De Centrale Raad van Beroep heeft de zaak behandeld op 19 oktober 2005, maar appellant en zijn gemachtigde waren niet verschenen. De Raad heeft de argumenten van gedaagde, die in het verweerschrift verduidelijkte dat de ziekmelding van appellant in 2002 niet voortvloeide uit dezelfde ziekte-oorzaak, als doorslaggevend beschouwd. De Raad merkte op dat appellant geen medische gegevens had overgelegd die de conclusies van de verzekeringsartsen konden weerleggen.

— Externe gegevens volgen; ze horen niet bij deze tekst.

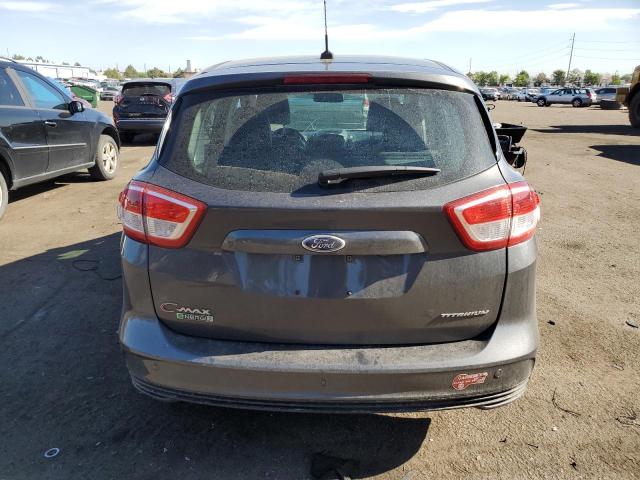 Photo 5 VIN: 1FADP5FUXHL112406 - FORD CMAX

De Raad bevestigde de eerdere uitspraak van de rechtbank en oordeelde dat er geen aanleiding was om de WAO-uitkering van appellant te verhogen. De Raad stelde vast dat de klachten van appellant, die hij in 2002 had, niet langer dan vier weken duurden en dat er geen noodzaak was voor een arbeidskundig onderzoek in deze situatie. De uitspraak werd openbaar uitgesproken op 30 november 2005.

Uitspraak

03/6153 WAO
U I T S P R A A K
in het geding tussen:
[appellant], wonende te [woonplaats], appellant,
en
de Raad van bestuur van het Uitvoeringsinstituut werknemersverzekeringen, gedaagde.
I. ONTSTAAN EN LOOP VAN HET GEDING
Bij besluit van 5 december 2002 heeft gedaagde aan appellant medegedeeld dat de uitkering die appellant ontving ingevolge de Wet op de arbeidsongeschiktheidsverzekering (WAO) ongewijzigd wordt voortgezet in de klasse van 15 tot 25%.
Bij besluit van 17 april 2003 (hierna: het bestreden besluit) heeft gedaagde het bezwaar van appellant tegen het besluit van
5 december 2002 ongegrond verklaard.
De rechtbank Assen heeft in haar uitspraak van 30 oktober 2003, reg. nr. 03/487 WAO, het beroep tegen het bestreden besluit ongegrond verklaard.
Namens appellant heeft mr. F.Y. van der Pol, werkzaam bij Rechtshulp Noord, op bij beroepschrift aangegeven gronden tegen deze uitspraak hoger beroep ingesteld.
Van gedaagde is een verweerschrift ontvangen.
Het geding is behandeld ter zitting van de Raad op 19 oktober 2005, waar appellant en zijn gemachtigde, met voorafgaand bericht, niet zijn verschenen en waar voor gedaagde is verschenen mr. T.M. Snippe, werkzaam bij het Uwv.
II. MOTIVERING
Bij zijn oordeelsvorming gaat de Raad uit van de volgende feiten en omstandigheden.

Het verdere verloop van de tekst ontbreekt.